This is why (and how) Gundy can win his second conference title.



Photo via Bruce Waterfield/OSU Athletics

Let’s get this thought out of the way right off the top: Oklahoma State will win the Big 12 title in 2020. There. It’s out there. I’ve planted my flag.

Now that that’s said, I’ve got five reasons why I believe that proclamation is actually not just some scalding hot take I scooped off the street.

1. OSU’s defense might be great

Oklahoma State’s defense really turned a corner down the home stretch of last season, and it returns 10 of 11 starters.

“We are poised to take the next step,” defensive coordinator Jim Knowles said recently. “The leadership is great. Everybody knows what they’re doing. Playing fast. We’re multiple. Our packages are developing. It’s been full speed ahead. I think we have a chance to be really good.”

Among those returning starters are All-American candidates Kolby Harvell-Peel and Trace Ford, and returning from injury is Calvin Bundage, the disruptive edge rusher who in tandem with Ford should be a force this season in OSU’s pass rush.
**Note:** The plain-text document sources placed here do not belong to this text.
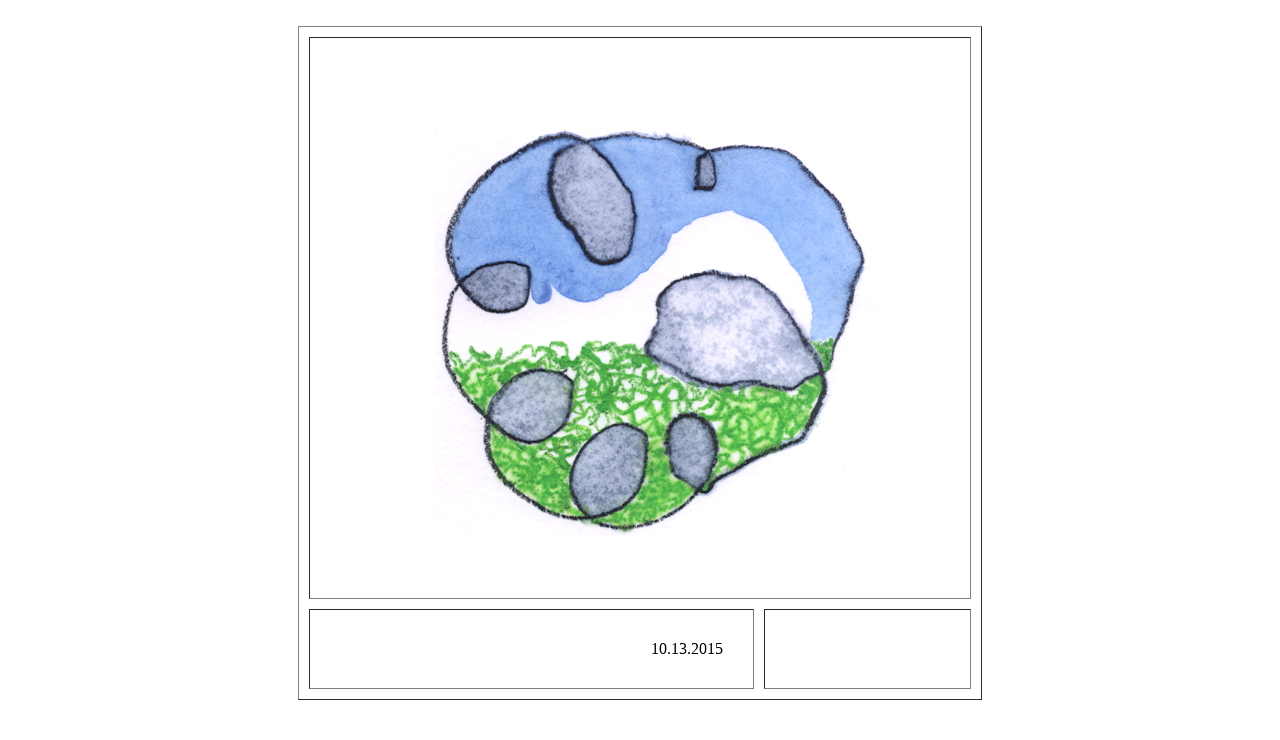

--- FILE ---
content_type: text/html; charset=UTF-8
request_url: https://iclock.com/phpTests/testdb5.php?year=2015&month=10&day=13
body_size: 340
content:
<html>
<body>
<CENTER>
<BR><table border='1' width=600 cellspacing='10' cellpadding='30' align='center'> <tr width=600 > <td width=600 colspan=2 align='center'> <IMG src='http://iclock.com/dailyDrawings/2015.10/2015.10.13.jpg'> 
</td> 
</tr> 
<tr width 600> 
<td align=right width=25%> 
10.13.2015
</td> 
<td align=left> 

</td> 
</tr> 
</table> <TABLE cellspacing=30><TR><TD><A HREF='http://iclock.com/phpTests/testdbID.php?id=2505'>Previous Drawing</A></TD><TD><A HREF='http://iclock.com/homeCal.html'>Home</A></TD><TD><A HREF='http://iclock.com/phpTests/testdbID.php?id=2507'>Next Drawing</A></TD></TR></TABLE><BR><BR>
</CENTER>
</body>
</html>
2. The best player in the country

This man returneth:

49290162201_3f20b88119_k.jpgWith Chuba Hubbard in the fold, OSU has the most explosive offensive player in the conference and maybe in the country. Having him back ensures OSU has a Heisman-caliber talent on its side. And my hot take on that: seems good!

3. OU replacing a lot

The elephant in the room is that OU is in the midst of one of the more dominant runs in the Big 12 since its inception. But the elephant looks slightly smaller this year, with Lincoln Riley replacing superstar receiver CeeDee Lamb, Heisman contending QB Jalen Hurts and a loaded defensive front led by Kenneth Murray who is off to the NFL.

OU might just figure out a way to replace all those parts because OU seemingly always does under Riley, but an inexperienced and young QB coupled with some pretty big replacements on both sides of the ball should knock OU down a notch in expectations. There is also the matter of Norman not being (as big) a factor this year as normal. (More on that in a bit.)

4. Deep receiving corps.

Tylan Wallace is coming off an ACL tear, so we can’t expect him to be Superman from day one– ah, who are we kidding? Tylan Wallace is going to be Superman from day one.

But the depth behind him is ridiculously good, and arguably the best it’s been in several seasons. Dillon Stoner and Braydon Johnson should be in for big years, and Dee Anderson and Langston Anderson could be the most qualified non-starting receivers in the conference. Spencer Sanders has speed, height and technically-brilliant options across his receiving corps. to throw to.

5. No tough road environments

This is an even year (though, by all intents and purposes, it is an extremely odd year), which means that the road slate is not ideal: at Lawrence (OK, maybe not so bad), at Waco, at Manhattan, at Norman and at Fort Worth.

Howevah, this is the year you want a brutal road slate, with stadium capacity being limited nation-wide. It kind of evens the playing field a bit not just for OSU on the road, but for all road teams.

Let’s run those down by road opponent:

1. At Kansas: LOL

2. At Baylor: Matt Rhule left Baylor to take over the franchise of an NFL team that won five games last season. The Bears are in for a rebuild.

3. At Kansas State: K-State might be OK this season. But just-OK shouldn’t (shouldn’t!) be good-enough to beat this Oklahoma State team.

4. At OU: OU is planning to have a projected capacity of around 25 percent this season, meaning the annual Bedlam rivalry will be played in Norman in front of around 20,000 fans. That’s still a lot (Kansas dreams of having 20,000 fans in total this season), but it’s nowhere near the 86,000+ that can fit in that stadium, which makes the task of pulling off a road win over the Sooners slightly less daunting.

5. At TCU: I feel the same about TCU that I feel about K-State: the Horned Frogs might be fine this season. But with this being OSU’s season finale — and with a potential Big 12 title berth on the line — I think this is one the Pokes can handle.